No se cansaba de advertir la derecha española y los medios de comunicación afines sobre los peligros que acechaban a nuestro país y a Europa como consecuencia de un supuesto crecimiento del radicalismo de izquierda cuando, en realidad, ha resultado que el verdadero peligro para la Unión Europea ha llegado de la mano del populismo de derechas compuesto por una mezcla de conservadurismo, nacionalismo rancio, racismo y egoísmo patrio. El Gobierno de Alexis Tsipras en Grecia, país al que se culpabilizó de una posible hecatombe en Europa, es disciplinado con los mandatos de Bruselas y realista con la situación que se encontraron en las cuentas públicas griegas tras decenios de gobiernos corruptos del Pasok y de una derecha griega que, además, mintió durante años a la Unión Europea sobre el déficit público mientras lo dejaba crecer sin control y permitía la corrupción.

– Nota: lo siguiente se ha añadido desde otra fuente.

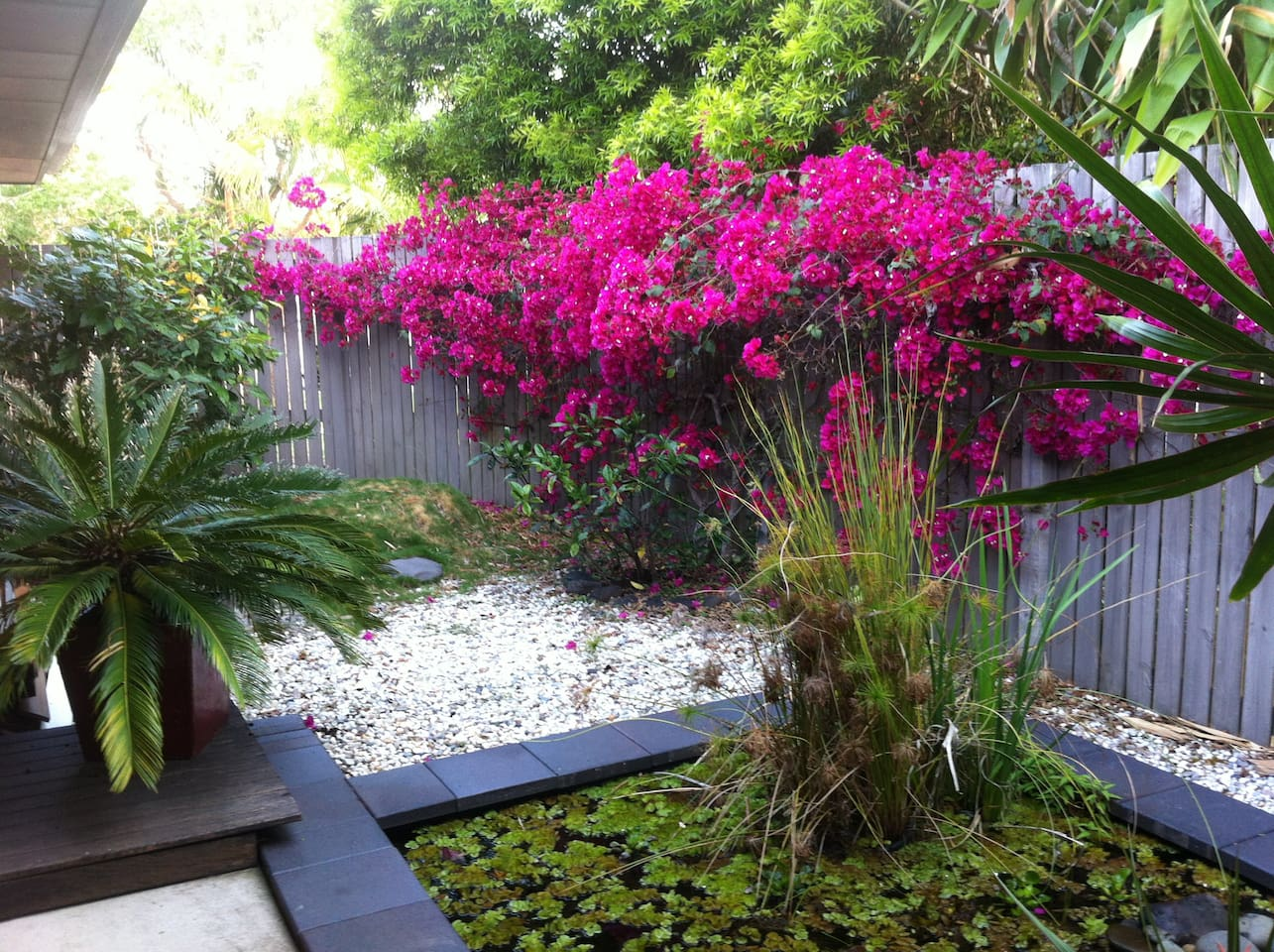 Front courtyard with Bougainvillea.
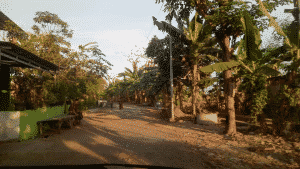 Jalan Sore jalan sore Jalan Sore Desa Prasung Tani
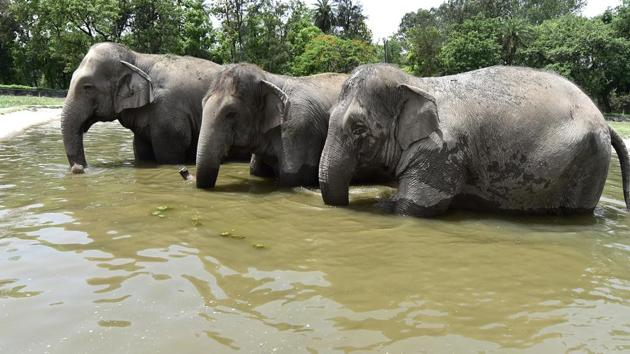 The zoo spends about ₹30 lakh a month on meat, fodder, grains, fruits and vegetables for the animals.(HT File Photo)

Aunque miles de británicos se manifestaron hace unos días por las calles de Londres pidiendo la celebración de un nuevo referéndum que permita volver a situar al Reino Unido dentro de la Unión Europea, el resultado de la consulta que trajo el «Brexit» es inamovible. Pero, ¿tan sorprendente ha sido el resultado? ¿No cabía esperar que una población ajena a la cultura y a una buena educación, lectora de tabloides como The Sun, se dejara engañar por el facineroso y tabernario Nigel Farage e influir por la torpeza de David Cameron?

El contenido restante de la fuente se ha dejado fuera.